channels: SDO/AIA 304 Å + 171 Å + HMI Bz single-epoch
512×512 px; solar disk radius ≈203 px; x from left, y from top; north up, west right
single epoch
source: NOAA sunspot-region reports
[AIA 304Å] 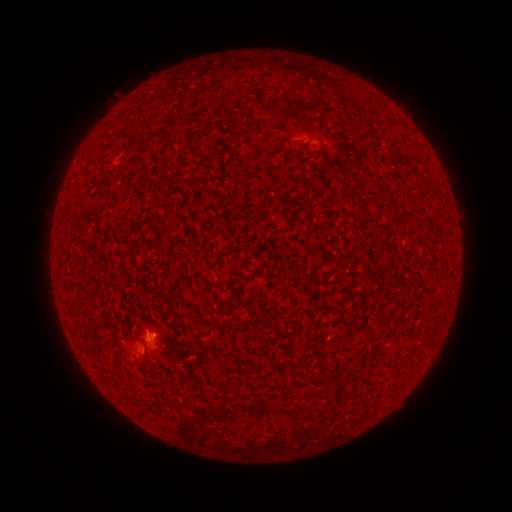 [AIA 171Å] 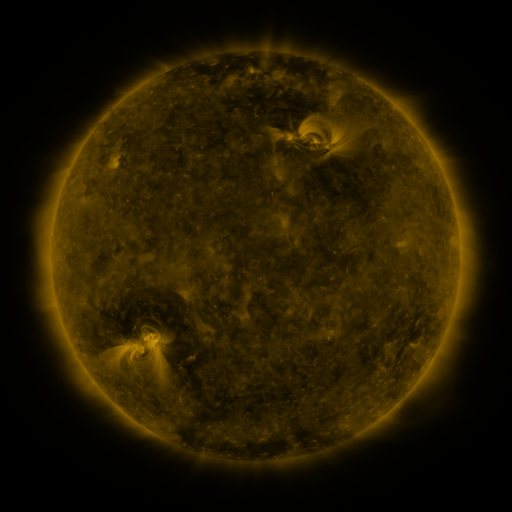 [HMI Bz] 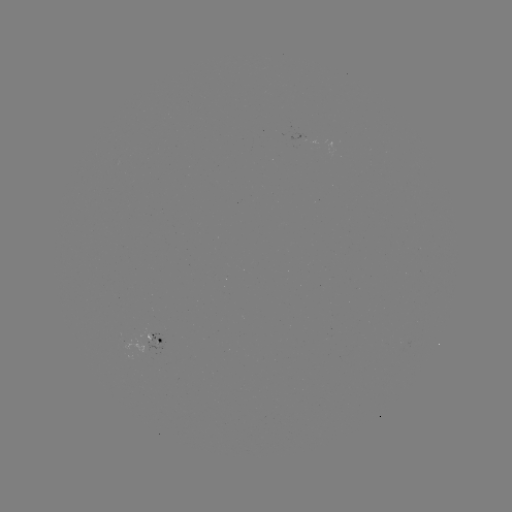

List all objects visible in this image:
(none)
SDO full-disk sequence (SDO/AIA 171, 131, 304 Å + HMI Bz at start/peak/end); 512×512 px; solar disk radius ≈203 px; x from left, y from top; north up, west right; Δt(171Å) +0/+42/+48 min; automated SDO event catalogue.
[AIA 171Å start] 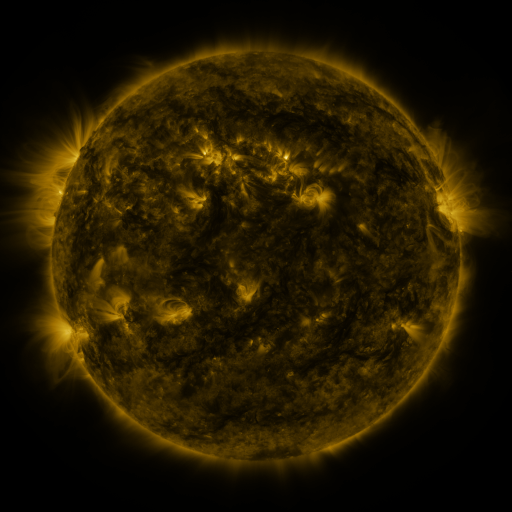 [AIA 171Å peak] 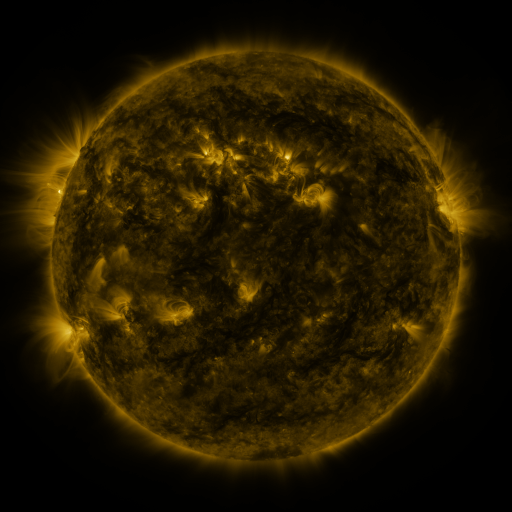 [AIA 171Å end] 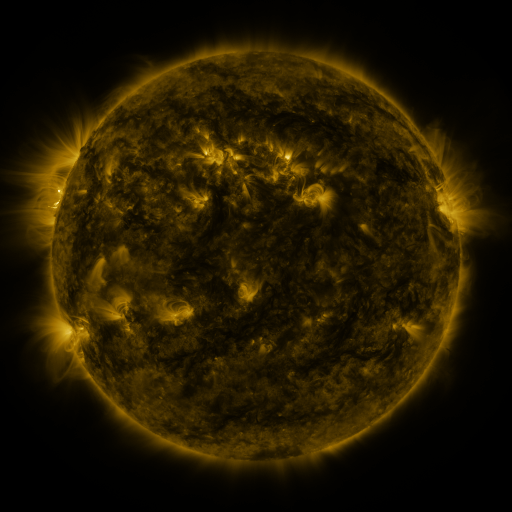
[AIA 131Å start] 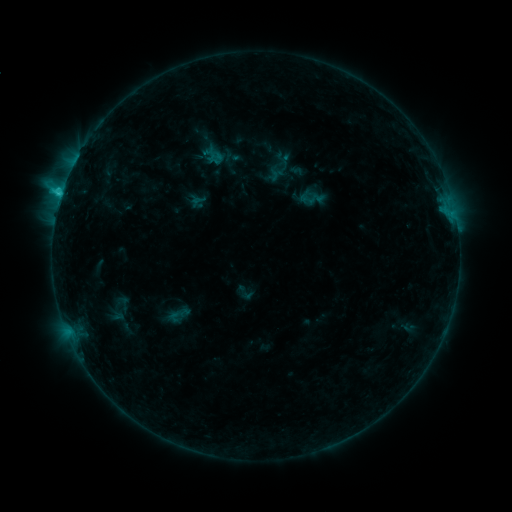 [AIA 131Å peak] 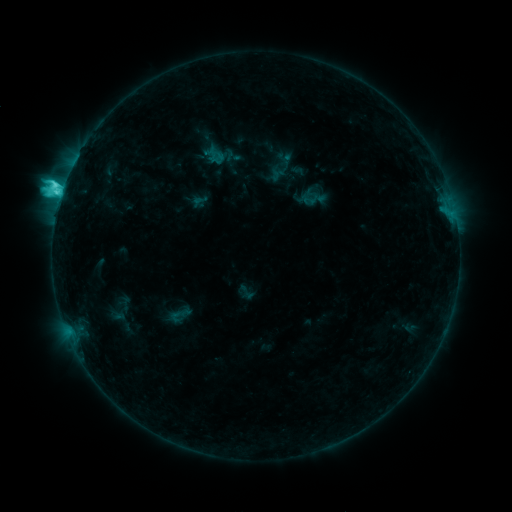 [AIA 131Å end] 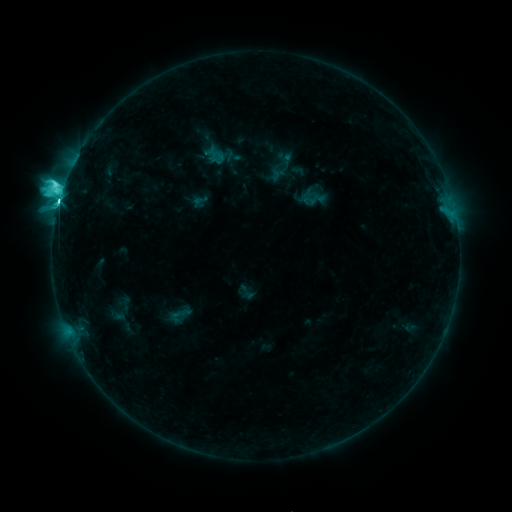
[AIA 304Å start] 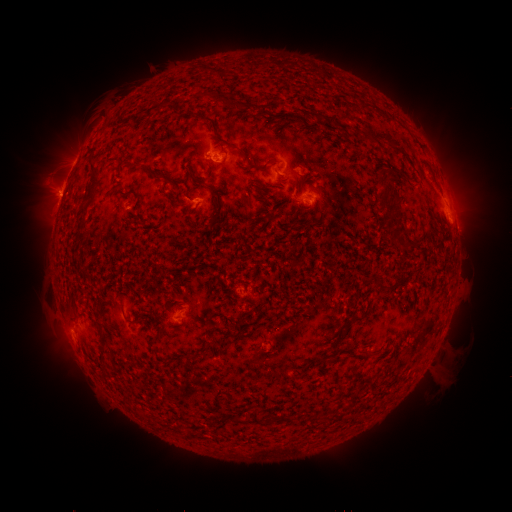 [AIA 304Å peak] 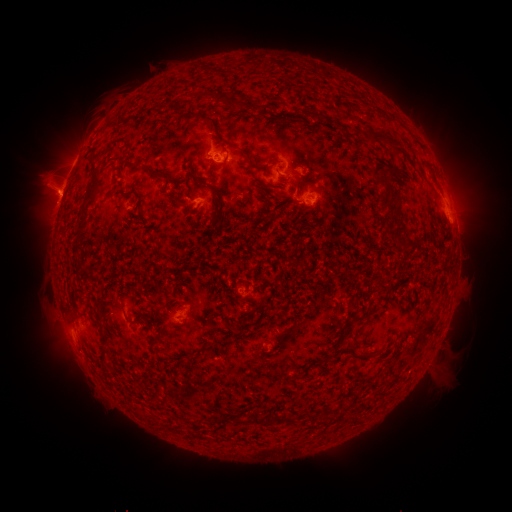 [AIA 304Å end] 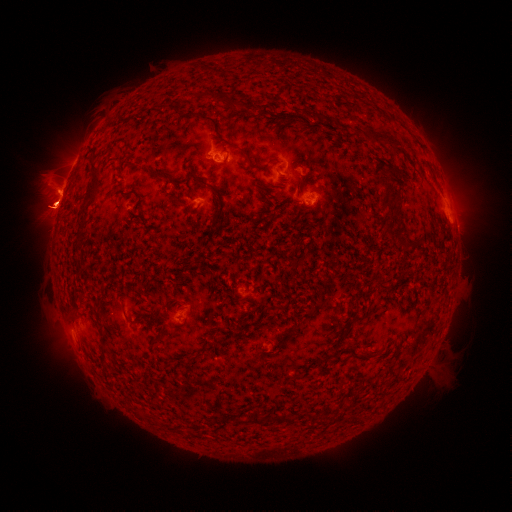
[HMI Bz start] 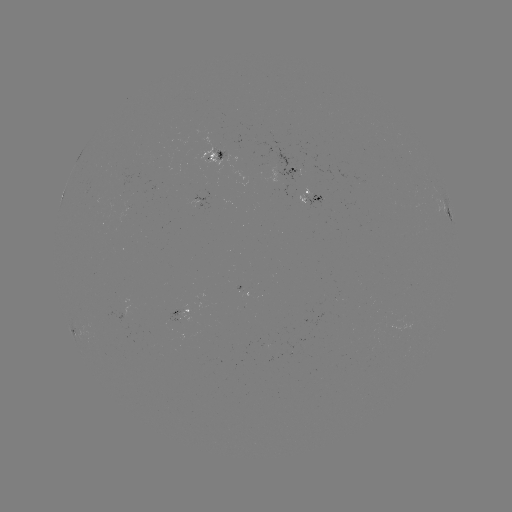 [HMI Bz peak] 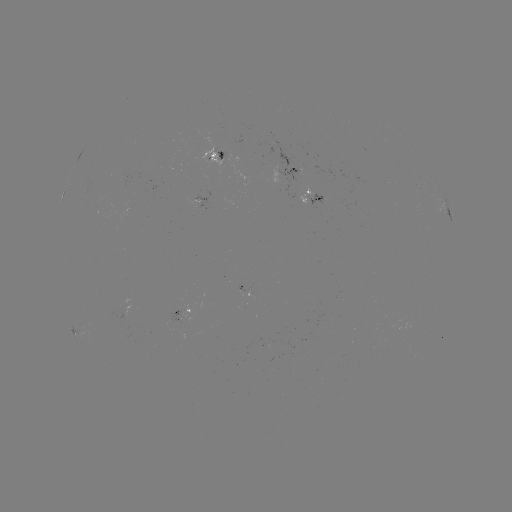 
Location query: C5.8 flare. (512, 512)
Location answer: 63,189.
• • •
To do: Show every line from the listing above in which the string "single" appears.

Answer section:
channels: SDO/AIA 304 Å + 171 Å + HMI Bz single-epoch
single epoch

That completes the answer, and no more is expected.